### The task:
Write out the rows word for word, from the very beginning through the line containing "187L150 165L141 160H124L105", with that line included.

### Extracted information:
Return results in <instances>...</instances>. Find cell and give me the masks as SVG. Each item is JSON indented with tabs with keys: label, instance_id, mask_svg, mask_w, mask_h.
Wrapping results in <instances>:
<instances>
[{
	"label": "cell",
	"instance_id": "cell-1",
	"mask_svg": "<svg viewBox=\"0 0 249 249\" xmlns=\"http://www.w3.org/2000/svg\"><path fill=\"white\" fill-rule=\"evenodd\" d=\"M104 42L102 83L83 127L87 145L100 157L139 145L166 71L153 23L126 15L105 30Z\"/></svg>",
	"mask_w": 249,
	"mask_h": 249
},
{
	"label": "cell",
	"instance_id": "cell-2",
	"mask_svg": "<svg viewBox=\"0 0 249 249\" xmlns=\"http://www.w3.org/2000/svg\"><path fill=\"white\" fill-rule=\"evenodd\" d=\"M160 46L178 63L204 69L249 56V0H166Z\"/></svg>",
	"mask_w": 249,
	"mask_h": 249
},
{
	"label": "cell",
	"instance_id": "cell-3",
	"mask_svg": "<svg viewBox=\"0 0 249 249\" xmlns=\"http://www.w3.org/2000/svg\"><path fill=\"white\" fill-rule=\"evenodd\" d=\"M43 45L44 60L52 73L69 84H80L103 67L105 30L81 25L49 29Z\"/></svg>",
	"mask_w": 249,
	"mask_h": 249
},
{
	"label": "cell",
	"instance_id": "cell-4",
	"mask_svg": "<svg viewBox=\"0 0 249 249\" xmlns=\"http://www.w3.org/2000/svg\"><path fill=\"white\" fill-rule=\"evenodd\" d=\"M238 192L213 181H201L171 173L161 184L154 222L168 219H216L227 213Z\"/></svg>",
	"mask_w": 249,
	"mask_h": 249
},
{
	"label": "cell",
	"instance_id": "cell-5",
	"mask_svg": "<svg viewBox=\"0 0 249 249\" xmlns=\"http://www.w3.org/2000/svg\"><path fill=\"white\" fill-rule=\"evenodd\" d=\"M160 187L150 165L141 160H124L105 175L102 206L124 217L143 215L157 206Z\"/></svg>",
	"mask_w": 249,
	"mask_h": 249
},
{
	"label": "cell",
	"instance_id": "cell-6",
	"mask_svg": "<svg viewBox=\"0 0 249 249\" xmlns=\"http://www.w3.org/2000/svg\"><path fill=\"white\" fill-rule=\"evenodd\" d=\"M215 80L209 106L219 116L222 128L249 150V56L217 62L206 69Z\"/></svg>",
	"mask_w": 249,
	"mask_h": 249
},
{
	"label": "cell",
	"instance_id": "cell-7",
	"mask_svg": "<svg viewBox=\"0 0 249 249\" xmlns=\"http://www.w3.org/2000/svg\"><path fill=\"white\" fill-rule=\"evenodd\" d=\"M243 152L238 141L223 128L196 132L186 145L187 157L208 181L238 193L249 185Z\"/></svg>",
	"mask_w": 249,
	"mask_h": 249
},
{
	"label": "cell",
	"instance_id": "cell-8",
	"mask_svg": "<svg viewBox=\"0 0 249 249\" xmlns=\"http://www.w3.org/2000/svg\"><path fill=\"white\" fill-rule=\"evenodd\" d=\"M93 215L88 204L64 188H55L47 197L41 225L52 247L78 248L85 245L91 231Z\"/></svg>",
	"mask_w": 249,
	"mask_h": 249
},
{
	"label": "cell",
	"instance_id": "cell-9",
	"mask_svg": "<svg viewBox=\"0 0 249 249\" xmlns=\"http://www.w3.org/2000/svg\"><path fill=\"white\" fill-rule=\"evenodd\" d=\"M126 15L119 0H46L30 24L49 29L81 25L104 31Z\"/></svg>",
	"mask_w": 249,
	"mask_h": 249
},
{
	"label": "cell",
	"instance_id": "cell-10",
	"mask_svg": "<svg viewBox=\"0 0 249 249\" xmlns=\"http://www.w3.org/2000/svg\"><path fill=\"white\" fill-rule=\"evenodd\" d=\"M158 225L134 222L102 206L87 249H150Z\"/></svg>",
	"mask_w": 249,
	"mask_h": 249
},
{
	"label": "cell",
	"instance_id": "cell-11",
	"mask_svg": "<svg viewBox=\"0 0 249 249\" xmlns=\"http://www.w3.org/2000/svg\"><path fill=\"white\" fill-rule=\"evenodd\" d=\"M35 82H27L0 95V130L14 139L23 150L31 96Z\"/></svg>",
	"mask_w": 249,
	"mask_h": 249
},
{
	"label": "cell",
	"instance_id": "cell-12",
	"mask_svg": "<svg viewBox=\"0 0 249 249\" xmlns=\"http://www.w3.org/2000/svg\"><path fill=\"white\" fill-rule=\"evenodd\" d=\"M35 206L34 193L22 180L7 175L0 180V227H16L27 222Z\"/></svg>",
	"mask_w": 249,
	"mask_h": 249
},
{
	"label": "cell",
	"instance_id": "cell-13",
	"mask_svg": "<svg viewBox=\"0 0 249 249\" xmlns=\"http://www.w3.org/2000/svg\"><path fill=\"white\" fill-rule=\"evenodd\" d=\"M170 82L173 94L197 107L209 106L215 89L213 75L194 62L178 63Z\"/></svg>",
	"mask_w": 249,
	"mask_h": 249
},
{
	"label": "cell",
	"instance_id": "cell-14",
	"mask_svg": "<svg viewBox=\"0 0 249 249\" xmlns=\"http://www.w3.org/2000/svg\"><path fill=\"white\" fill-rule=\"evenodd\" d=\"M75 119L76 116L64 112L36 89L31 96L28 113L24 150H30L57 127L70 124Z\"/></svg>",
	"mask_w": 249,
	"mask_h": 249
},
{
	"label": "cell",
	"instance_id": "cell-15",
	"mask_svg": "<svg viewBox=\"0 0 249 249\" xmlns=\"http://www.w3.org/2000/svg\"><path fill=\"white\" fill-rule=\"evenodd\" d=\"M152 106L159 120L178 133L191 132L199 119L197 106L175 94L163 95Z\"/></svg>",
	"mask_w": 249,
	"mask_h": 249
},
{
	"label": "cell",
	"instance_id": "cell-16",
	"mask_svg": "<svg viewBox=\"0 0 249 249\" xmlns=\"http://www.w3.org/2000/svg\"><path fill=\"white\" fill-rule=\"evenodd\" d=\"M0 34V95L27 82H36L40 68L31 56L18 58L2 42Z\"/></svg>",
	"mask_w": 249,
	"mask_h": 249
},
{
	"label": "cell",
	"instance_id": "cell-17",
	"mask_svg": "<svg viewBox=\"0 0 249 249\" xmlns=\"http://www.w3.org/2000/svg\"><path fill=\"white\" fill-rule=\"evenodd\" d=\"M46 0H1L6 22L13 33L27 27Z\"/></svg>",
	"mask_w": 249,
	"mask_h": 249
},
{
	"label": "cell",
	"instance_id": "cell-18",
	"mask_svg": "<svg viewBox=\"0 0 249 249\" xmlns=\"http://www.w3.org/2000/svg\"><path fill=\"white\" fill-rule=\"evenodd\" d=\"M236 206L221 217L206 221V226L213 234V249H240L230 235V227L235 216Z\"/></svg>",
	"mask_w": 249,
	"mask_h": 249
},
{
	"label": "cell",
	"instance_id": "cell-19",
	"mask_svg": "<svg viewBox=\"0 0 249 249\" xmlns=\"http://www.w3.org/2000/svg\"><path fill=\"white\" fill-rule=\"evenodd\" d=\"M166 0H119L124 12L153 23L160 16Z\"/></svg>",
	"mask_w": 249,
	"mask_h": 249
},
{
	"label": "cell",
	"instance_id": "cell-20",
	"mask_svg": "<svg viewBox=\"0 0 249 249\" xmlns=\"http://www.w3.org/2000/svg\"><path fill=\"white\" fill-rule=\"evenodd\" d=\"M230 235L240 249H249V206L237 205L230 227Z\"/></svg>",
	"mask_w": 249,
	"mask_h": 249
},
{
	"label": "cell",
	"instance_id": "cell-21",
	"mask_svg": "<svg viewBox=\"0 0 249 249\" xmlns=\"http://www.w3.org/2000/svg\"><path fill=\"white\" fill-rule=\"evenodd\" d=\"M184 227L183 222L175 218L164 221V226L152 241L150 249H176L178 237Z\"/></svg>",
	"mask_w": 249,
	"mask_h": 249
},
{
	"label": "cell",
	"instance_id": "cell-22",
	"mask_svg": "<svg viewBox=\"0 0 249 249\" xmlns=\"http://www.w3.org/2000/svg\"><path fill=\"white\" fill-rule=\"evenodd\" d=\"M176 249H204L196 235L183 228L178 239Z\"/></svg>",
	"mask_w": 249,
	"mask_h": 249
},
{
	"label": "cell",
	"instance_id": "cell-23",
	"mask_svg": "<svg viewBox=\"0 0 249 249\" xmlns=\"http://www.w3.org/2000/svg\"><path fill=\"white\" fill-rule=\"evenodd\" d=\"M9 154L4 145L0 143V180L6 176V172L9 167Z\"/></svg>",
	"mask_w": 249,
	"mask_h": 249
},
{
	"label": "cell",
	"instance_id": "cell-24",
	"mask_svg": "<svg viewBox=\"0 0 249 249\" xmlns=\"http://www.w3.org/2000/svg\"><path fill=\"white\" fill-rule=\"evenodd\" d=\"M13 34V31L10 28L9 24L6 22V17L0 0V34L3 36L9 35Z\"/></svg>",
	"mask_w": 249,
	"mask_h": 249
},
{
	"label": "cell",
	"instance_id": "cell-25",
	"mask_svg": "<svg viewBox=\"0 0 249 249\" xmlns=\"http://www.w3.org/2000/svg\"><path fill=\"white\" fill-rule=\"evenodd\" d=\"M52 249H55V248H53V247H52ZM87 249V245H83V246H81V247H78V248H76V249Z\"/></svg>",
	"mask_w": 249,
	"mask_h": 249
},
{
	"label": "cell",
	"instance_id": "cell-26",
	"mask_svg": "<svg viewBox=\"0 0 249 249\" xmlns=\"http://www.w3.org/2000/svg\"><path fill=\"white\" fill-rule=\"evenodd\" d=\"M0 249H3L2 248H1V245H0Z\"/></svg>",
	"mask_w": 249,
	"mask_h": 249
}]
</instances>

### Solution to this problem:
Return results in <instances>...</instances>. Find cell and give me the masks as SVG. Each item is JSON indented with tabs with keys: label, instance_id, mask_svg, mask_w, mask_h.
Wrapping results in <instances>:
<instances>
[{
	"label": "cell",
	"instance_id": "cell-1",
	"mask_svg": "<svg viewBox=\"0 0 249 249\" xmlns=\"http://www.w3.org/2000/svg\"><path fill=\"white\" fill-rule=\"evenodd\" d=\"M104 42L102 83L83 127L87 145L100 157L139 145L166 71L153 23L126 15L105 30Z\"/></svg>",
	"mask_w": 249,
	"mask_h": 249
},
{
	"label": "cell",
	"instance_id": "cell-2",
	"mask_svg": "<svg viewBox=\"0 0 249 249\" xmlns=\"http://www.w3.org/2000/svg\"><path fill=\"white\" fill-rule=\"evenodd\" d=\"M160 46L178 63L204 69L249 56V0H166Z\"/></svg>",
	"mask_w": 249,
	"mask_h": 249
},
{
	"label": "cell",
	"instance_id": "cell-3",
	"mask_svg": "<svg viewBox=\"0 0 249 249\" xmlns=\"http://www.w3.org/2000/svg\"><path fill=\"white\" fill-rule=\"evenodd\" d=\"M43 45L44 60L52 73L69 84H80L103 67L105 30L81 25L49 29Z\"/></svg>",
	"mask_w": 249,
	"mask_h": 249
},
{
	"label": "cell",
	"instance_id": "cell-4",
	"mask_svg": "<svg viewBox=\"0 0 249 249\" xmlns=\"http://www.w3.org/2000/svg\"><path fill=\"white\" fill-rule=\"evenodd\" d=\"M238 192L213 181H201L171 173L161 184L154 222L168 219H216L227 213Z\"/></svg>",
	"mask_w": 249,
	"mask_h": 249
},
{
	"label": "cell",
	"instance_id": "cell-5",
	"mask_svg": "<svg viewBox=\"0 0 249 249\" xmlns=\"http://www.w3.org/2000/svg\"><path fill=\"white\" fill-rule=\"evenodd\" d=\"M160 187L150 165L141 160H124L105 175L102 206L124 217L143 215L157 206Z\"/></svg>",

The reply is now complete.